Collectif, le 12/10/2017

Closer

 


18 juillet 1980


"Le Passé fait désormais partie du Présent et le Futur est hors d'atteinte"


En  se remettant au travail après Unknown Pleasures, les quatre Mancuniens de Joy Division étaient loin de se douter de ce qui les attendait. S'il est difficile de concevoir un bon album, il l'est encore moins de créer un album de Légende. Une poésie à fleur de peau, une orchestration presque religieuse voire tribale, une sauvagerie primitive mêlée de désespoir et surtout un leader charismatique au bord du gouffre. En conservant Martin Hanett à la production et Factory à la distribution on pourrait s'attendre à une continuité du déjà très bon premier LP.  Et pourtant le buffet froid de 45 minutes sobrement intitulé Closer transforme l'essai et parvient à prendre l'auditeur aux tripes et à remettre en question l'idée même d'expression artistique.

**EXERCICE COURT 1:**
Dans le texte sur Closer :
(a) Quelle date est indiquée sous le titre de l'album ?
(b) Qui est conservé à la production ?
(c) Combien de minutes dure le « buffet froid » intitulé Closer ?
**EXERCICE COURT 2:** Recopiez le passage du texte sur Closer en commençant par « Collectif, le 12/10/2017 » et en allant jusqu'à « même d'expression artistique. » inclus.

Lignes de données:
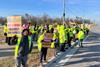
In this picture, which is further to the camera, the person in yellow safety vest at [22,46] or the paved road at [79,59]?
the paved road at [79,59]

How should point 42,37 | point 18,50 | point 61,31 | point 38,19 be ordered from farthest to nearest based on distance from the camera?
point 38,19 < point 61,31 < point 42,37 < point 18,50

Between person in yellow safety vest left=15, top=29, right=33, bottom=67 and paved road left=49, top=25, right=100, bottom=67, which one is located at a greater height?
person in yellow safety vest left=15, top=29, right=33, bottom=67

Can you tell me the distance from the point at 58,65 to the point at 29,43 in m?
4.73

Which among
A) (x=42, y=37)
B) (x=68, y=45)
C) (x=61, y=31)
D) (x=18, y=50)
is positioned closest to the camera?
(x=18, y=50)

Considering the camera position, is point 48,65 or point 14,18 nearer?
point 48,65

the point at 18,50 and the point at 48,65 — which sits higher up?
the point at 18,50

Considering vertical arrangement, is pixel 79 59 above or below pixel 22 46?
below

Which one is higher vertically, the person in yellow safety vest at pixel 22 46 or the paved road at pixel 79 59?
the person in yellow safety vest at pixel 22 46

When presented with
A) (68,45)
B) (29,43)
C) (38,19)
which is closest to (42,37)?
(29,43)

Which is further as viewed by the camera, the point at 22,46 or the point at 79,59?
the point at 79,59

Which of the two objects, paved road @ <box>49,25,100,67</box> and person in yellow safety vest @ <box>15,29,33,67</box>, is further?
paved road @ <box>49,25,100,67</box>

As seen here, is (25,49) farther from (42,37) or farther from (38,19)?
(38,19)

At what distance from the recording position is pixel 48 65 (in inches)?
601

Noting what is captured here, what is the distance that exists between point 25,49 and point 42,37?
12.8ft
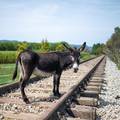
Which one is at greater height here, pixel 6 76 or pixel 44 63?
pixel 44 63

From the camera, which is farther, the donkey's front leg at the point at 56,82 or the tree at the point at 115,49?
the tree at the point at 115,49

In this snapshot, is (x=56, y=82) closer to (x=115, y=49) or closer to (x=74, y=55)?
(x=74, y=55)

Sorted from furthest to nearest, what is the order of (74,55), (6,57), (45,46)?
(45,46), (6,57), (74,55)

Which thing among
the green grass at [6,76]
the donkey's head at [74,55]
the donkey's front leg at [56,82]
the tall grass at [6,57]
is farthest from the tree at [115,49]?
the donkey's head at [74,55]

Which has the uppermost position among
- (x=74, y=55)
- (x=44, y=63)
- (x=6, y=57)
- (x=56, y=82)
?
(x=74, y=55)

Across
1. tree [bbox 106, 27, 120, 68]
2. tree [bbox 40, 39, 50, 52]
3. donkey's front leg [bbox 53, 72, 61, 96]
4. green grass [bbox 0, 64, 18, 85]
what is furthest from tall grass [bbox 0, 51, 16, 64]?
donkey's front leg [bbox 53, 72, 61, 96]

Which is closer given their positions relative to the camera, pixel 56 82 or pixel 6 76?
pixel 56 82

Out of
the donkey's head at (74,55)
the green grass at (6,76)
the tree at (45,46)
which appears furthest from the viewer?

--

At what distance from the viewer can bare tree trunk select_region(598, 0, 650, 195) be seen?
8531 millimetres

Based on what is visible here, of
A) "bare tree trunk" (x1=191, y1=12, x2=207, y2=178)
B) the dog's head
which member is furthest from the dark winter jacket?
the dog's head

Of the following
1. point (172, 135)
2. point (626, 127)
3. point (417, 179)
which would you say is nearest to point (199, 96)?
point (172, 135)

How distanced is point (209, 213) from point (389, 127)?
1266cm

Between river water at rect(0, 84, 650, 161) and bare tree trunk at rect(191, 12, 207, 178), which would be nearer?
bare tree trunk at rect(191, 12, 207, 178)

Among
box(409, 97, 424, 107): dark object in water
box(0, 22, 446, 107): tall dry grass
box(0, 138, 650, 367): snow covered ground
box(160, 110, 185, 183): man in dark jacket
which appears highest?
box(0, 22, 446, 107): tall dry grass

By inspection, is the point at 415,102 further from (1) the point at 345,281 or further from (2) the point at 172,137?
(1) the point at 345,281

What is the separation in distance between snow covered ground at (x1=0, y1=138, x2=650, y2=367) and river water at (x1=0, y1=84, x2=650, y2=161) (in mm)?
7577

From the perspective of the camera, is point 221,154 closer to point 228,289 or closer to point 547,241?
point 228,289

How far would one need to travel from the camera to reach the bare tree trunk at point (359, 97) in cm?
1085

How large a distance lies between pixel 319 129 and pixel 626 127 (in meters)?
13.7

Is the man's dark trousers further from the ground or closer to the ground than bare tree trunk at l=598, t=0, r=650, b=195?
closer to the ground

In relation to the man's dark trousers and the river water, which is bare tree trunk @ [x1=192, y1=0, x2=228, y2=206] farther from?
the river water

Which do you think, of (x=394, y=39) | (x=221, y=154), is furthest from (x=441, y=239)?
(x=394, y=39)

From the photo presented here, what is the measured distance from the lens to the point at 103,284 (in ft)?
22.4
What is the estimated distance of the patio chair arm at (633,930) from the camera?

**RÉPONSE RÉDIGÉE 1:**
(a) 18 juillet 1980
(b) Martin Hanett
(c) 45 minutes

**RÉPONSE RÉDIGÉE 2:**
Collectif, le 12/10/2017

Closer

 


18 juillet 1980


"Le Passé fait désormais partie du Présent et le Futur est hors d'atteinte"


En  se remettant au travail après Unknown Pleasures, les quatre Mancuniens de Joy Division étaient loin de se douter de ce qui les attendait. S'il est difficile de concevoir un bon album, il l'est encore moins de créer un album de Légende. Une poésie à fleur de peau, une orchestration presque religieuse voire tribale, une sauvagerie primitive mêlée de désespoir et surtout un leader charismatique au bord du gouffre. En conservant Martin Hanett à la production et Factory à la distribution on pourrait s'attendre à une continuité du déjà très bon premier LP.  Et pourtant le buffet froid de 45 minutes sobrement intitulé Closer transforme l'essai et parvient à prendre l'auditeur aux tripes et à remettre en question l'idée même d'expression artistique.